**Text segment**
*-*-*

Access specifiers

Hi,
I am new to Ruby and after progamming in several other languages, I am
really enjoying the fun of Ruby. I had question regarding the access
specifiers in Ruby; suppose the following two classes,

class C1
private
def aMethod
“I am a method”
end
end

class C2 < C1
public :aMethod
end

In C1, aMethod was private, but in C2 it became public… so this way,
any private method of a class can be converted to public methods. So
then what is the use of having them (private methods) in the first
place at all! In C++, there is a rule that, an object (data or
function) of lower access-specifier can be upgraded to higher
acc-specifier but the reverse is not true. Should it not also be
implemented in Ruby?

I’m a beginner, so please let me know if I’m missing anything. Thanks
in advance.

Sourav wrote:

In C1, aMethod was private, but in C2 it became public… so this way,
any private method of a class can be converted to public methods. So
then what is the use of having them (private methods) in the first
place at all! In C++, there is a rule that, an object (data or
function) of lower access-specifier can be upgraded to higher
acc-specifier but the reverse is not true. Should it not also be
implemented in Ruby?

Hi there,

In ruby they are more like hints. If the programmer wants to make a
method public, then the assumption is that they know what they are
doing.

You could make it harder on them (and yourself) to make something
public again by overriding the Class#public method:

class Class
def public(*methods)

*-*-*

**Information given**
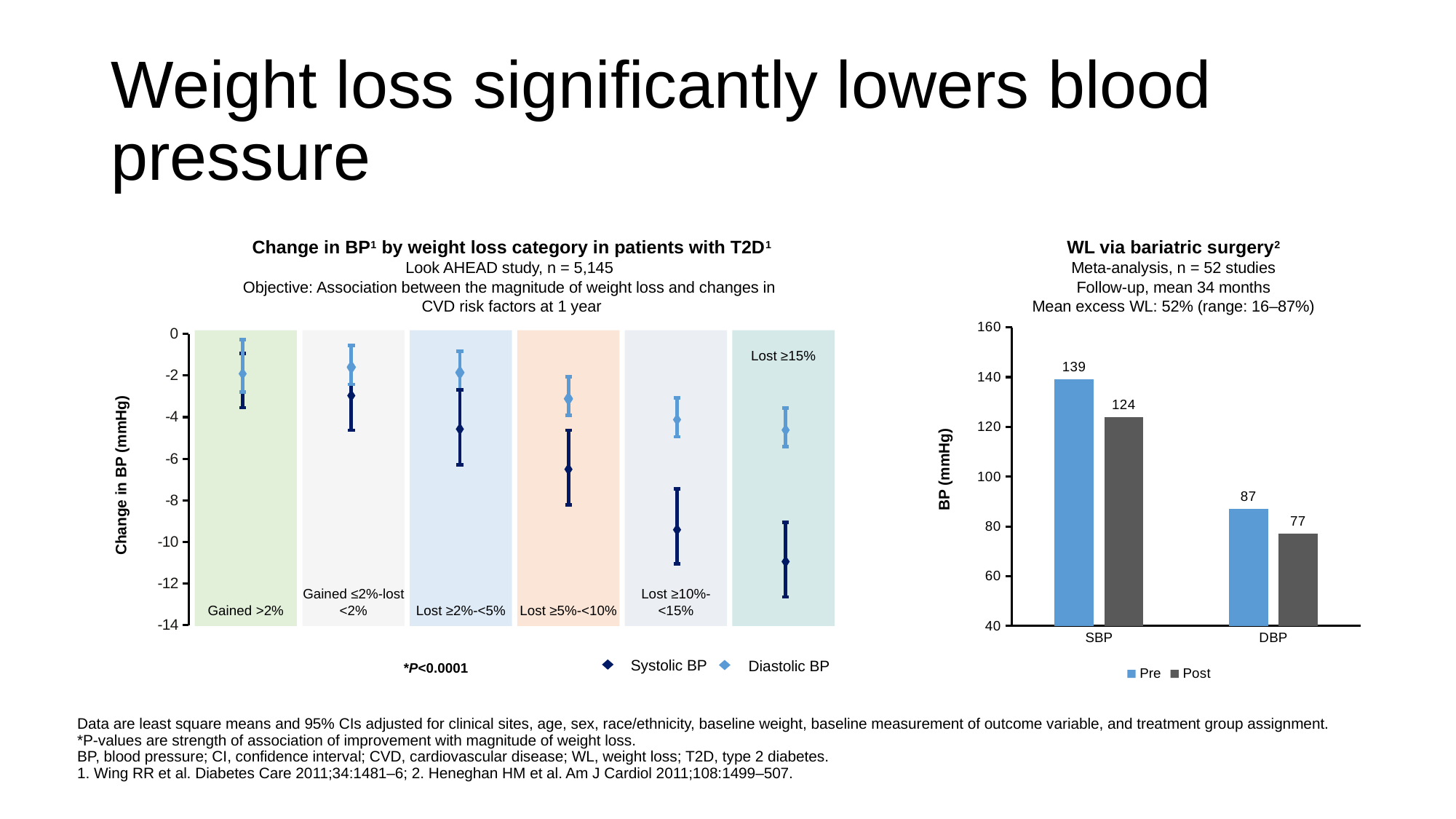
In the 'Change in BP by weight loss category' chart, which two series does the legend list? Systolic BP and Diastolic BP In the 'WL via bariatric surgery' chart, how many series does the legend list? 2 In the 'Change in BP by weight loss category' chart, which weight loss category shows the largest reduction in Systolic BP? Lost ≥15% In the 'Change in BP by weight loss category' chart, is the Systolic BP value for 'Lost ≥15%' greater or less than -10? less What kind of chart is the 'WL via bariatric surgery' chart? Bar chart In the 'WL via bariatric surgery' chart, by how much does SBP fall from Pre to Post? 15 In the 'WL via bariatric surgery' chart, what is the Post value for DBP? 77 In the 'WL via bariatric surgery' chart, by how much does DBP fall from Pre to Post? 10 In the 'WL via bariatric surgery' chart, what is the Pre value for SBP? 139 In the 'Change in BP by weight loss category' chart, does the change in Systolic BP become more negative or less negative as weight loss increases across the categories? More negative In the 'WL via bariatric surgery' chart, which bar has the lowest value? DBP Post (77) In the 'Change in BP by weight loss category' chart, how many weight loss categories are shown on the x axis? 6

*-*-*

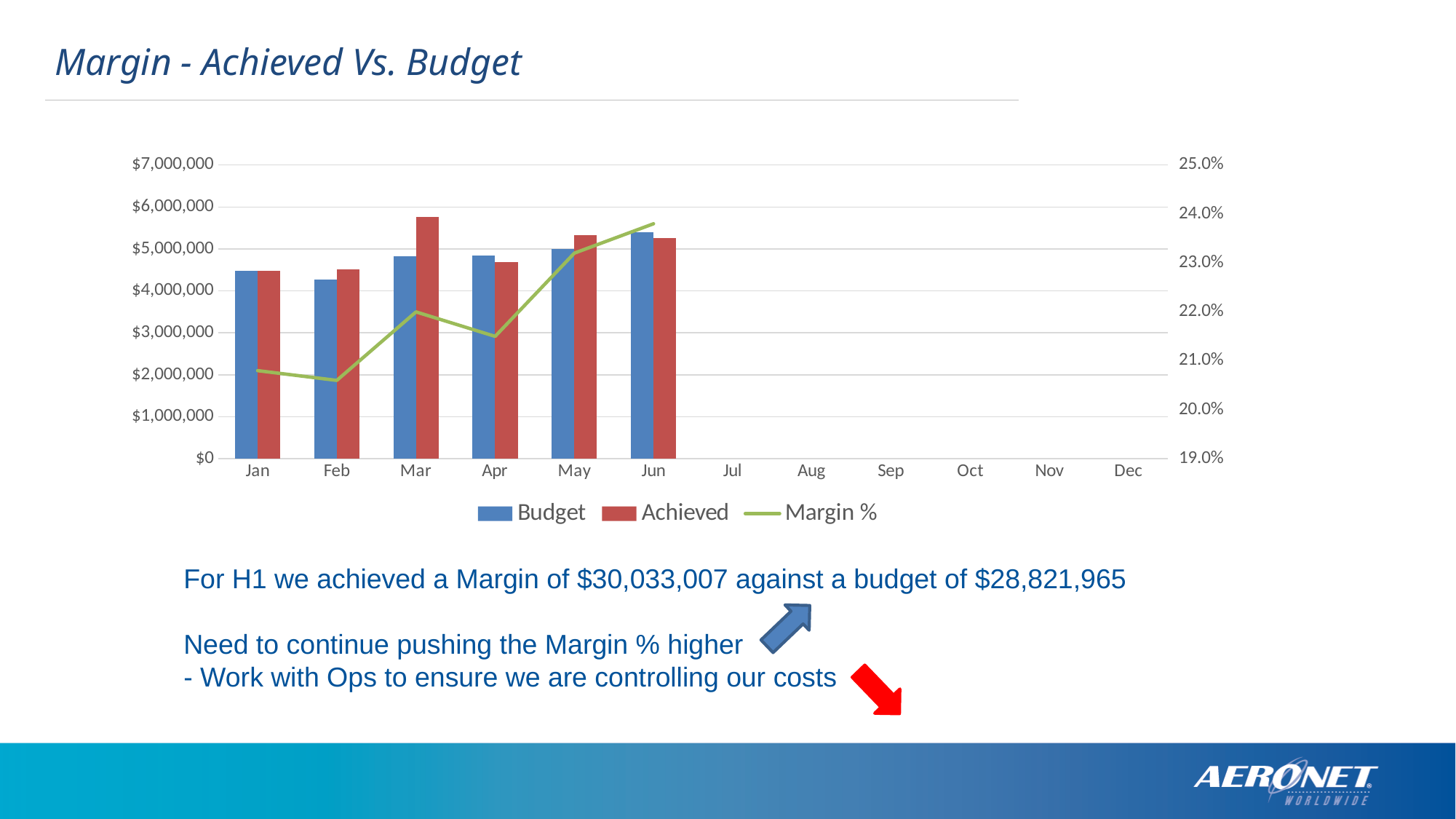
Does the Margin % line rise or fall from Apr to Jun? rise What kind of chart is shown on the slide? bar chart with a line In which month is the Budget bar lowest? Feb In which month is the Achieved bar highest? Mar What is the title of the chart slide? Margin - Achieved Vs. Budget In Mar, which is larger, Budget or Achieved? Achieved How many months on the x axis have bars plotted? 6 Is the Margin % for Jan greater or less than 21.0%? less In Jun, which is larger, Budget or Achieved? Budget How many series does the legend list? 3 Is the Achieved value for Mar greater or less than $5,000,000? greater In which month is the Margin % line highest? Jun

*-*-*

**Tasks**
(a) Print the stretch from "class C2 < C1" through "in advance." in the access specifiers thread.
(b) In the access specifiers thread, which method does the reply suggest overriding to make it harder to turn something public again?

**Task-by-task outputs**
(a)
class C2 < C1
public :aMethod
end

In C1, aMethod was private, but in C2 it became public… so this way,
any private method of a class can be converted to public methods. So
then what is the use of having them (private methods) in the first
place at all! In C++, there is a rule that, an object (data or
function) of lower access-specifier can be upgraded to higher
acc-specifier but the reverse is not true. Should it not also be
implemented in Ruby?

I’m a beginner, so please let me know if I’m missing anything. Thanks
in advance.

(b) The Class#public method.